Shuhang Zhang et une équipe du Laboratoire des systèmes intelligents, sous la houlette de Dario Floreano de la Faculté des sciences et techniques de l’ingénieur, ont récemment publié leur recherche dans Nature Communications.
Locomotion bioinspirée
Le robot est conçu pour être non seulement inoffensif pour la faune aquatique, mais aussi bénéfique. Pour ajouter de la résistance et de la rigidité à la structure externe, qui mesure environ 5 cm de long, les chercheuses et chercheurs ont utilisé des aliments pour poissons ayant une teneur en protéines 30 % plus élevée et une teneur en matières grasses 8 % plus faible que les granulés disponibles dans le commerce.

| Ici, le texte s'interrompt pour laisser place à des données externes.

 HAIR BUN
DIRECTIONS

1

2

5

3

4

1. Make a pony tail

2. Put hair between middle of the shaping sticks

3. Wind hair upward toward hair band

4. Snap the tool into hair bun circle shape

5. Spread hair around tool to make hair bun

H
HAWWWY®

En fin de vie, le dispositif peut donc servir de nourriture à la faune aquatique.
Le remplacement des déchets électroniques par des matériaux biodégradables fait l’objet d’études approfondies, mais les matériaux comestibles présentant des profils nutritionnels et des fonctions ciblés n’ont guère été envisagés, et ouvrent un monde d’opportunités pour la santé humaine et animale,
L’équipe de l’EPFL envisage de déployer les robots en grand nombre. Chaque dispositif serait équipé de capteurs biodégradables pour recueillir des données environnementales telles que le pH de l’eau, la température, les polluants et la présence de microorganismes, qui pourraient être lues après la collecte ou par télédétection.

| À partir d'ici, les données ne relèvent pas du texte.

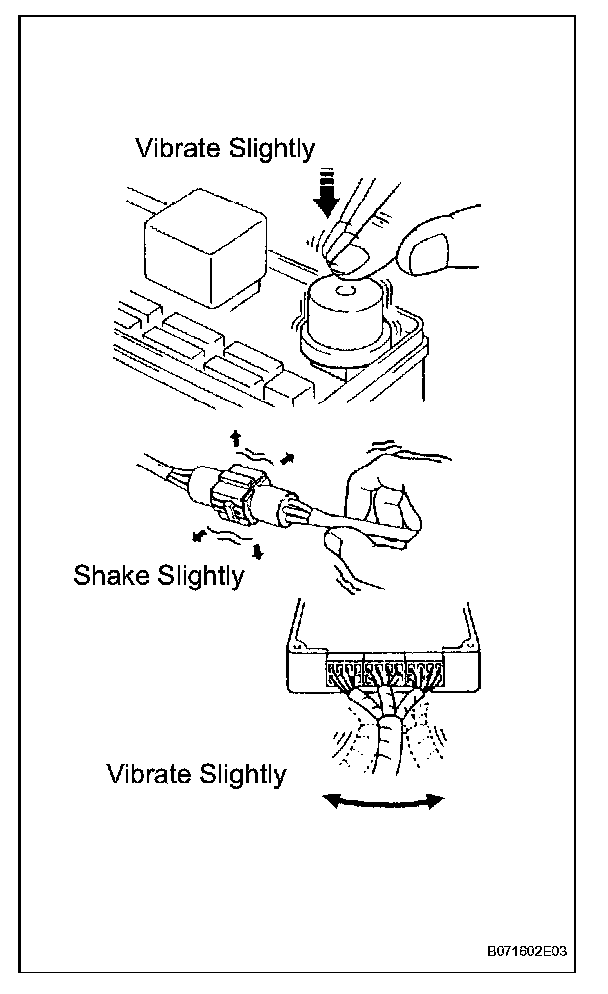 Vibrate Slightly

Shake Slightly

Vibrate Slightly

B071602E03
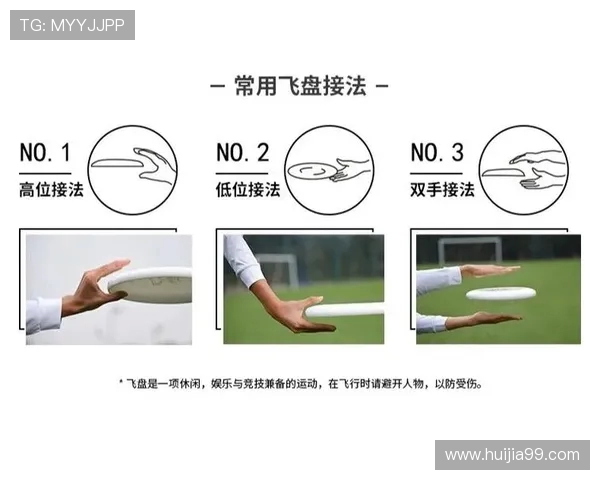 TG: MYYJJPP

— 常用飞盘接法 —

NO. 1
高位接法

NO. 2
低位接法

NO. 3
双手接法

* 飞盘是一项休闲，娱乐与竞技兼备的运动，在飞行时请避开人物，以防受伤。

www.huijia99.com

Plutôt que de contrôler précisément le mouvement directionnel des robots, l’équipe a fabriqué des variantes «virage à gauche» et «virage à droite» en modifiant la conception asymétrique du canal de combustible. Ce niveau de contrôle est tout ce qui est nécessaire pour disperser les robots à la surface de l’eau, et leurs mouvements pseudo-aléatoires imitent ceux des insectes, ce qui en fait des contenants parfaits pour fournir des nutriments ou des médicaments aux poissons. Les chercheuses et chercheurs avancent même l’hypothèse que les robots pourraient stimuler le développement cognitif des poissons en captivité, mais d’autres recherches sont nécessaires pour explorer cette question, car aucune expérience animale n’a été menée pour l’étude de l’EPFL.
Une frontière alimentaire robotique
Ces travaux sont la dernière innovation dans le domaine en plein essor de la robotique comestible et alimentation robotisée. Le Laboratoire des systèmes intelligents a déjà publié plusieurs articles sur les dispositifs comestibles, y compris les actionneurs souples comestibles comme les manipulateurs d’aliments et les aliments pour animaux de compagnie, les circuits de commande comestibles et l’encre conductrice comestible pour la surveillance de la croissance des cultures. Dario Floreano a également publié une perspective sur la nourriture robotisée avec des collègues du consortium RoboFood, un projet qu’il coordonne et qui a été lancé en 2021 avec un financement de l’UE de 3,5 millions d’euros pour explorer le potentiel de ces dispositifs.
«Le remplacement des déchets électroniques par des matériaux biodégradables fait l’objet d’études approfondies, mais les matériaux comestibles présentant des profils nutritionnels et des fonctions ciblés n’ont guère été envisagés, et ouvrent un monde d’opportunités pour la santé humaine et animale», indique Dario Floreano.